--- Begin Source material ---

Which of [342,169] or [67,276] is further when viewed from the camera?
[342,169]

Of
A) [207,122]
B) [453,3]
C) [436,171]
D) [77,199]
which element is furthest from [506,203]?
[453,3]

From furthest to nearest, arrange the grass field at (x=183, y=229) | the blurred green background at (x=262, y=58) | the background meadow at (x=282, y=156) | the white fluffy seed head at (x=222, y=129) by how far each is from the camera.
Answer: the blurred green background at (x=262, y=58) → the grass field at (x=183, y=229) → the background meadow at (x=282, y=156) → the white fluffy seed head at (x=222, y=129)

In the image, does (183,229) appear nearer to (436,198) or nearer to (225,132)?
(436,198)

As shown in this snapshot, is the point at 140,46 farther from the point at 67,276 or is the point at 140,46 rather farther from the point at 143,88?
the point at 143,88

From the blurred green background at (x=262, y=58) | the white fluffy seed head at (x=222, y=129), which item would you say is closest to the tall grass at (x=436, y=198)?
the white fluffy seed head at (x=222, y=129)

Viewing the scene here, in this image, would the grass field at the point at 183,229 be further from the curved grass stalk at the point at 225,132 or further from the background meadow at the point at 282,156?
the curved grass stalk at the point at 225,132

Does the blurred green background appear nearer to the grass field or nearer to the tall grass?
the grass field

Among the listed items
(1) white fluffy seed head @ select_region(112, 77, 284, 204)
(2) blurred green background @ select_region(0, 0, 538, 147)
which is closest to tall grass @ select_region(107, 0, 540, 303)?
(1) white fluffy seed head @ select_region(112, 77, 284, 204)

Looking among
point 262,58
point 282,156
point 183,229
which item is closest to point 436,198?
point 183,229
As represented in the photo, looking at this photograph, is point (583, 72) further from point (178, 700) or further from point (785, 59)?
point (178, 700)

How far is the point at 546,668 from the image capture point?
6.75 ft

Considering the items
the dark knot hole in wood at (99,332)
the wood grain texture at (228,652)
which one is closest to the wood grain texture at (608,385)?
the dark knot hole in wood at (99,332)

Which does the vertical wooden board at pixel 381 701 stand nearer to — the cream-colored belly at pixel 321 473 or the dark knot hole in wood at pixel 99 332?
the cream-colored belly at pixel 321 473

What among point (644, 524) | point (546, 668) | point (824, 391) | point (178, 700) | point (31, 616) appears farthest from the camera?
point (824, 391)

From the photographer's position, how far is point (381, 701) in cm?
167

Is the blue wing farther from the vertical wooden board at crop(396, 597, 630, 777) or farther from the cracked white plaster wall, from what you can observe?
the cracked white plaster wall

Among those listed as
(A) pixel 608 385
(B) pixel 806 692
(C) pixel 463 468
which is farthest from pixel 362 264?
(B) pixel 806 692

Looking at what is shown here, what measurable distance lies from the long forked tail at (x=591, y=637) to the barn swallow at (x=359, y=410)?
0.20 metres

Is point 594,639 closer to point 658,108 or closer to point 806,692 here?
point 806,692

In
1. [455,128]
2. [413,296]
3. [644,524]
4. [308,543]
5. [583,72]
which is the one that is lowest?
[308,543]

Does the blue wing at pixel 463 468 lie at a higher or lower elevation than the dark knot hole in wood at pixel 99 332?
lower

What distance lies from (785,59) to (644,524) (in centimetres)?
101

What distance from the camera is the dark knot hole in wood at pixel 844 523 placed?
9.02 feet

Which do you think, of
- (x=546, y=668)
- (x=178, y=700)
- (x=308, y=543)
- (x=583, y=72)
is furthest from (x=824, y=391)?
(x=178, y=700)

--- End Source material ---

Render the material as a Markdown table with the columns "No." and "Line", starting at the line that contains "Which do you think, of" and continuing through the end of the material. Number each row, and leave out any blank lines.

| No. | Line |
|---|---|
| 1 | Which do you think, of |
| 2 | - (x=546, y=668) |
| 3 | - (x=178, y=700) |
| 4 | - (x=308, y=543) |
| 5 | - (x=583, y=72) |
| 6 | is furthest from (x=824, y=391)? |
| 7 | (x=178, y=700) |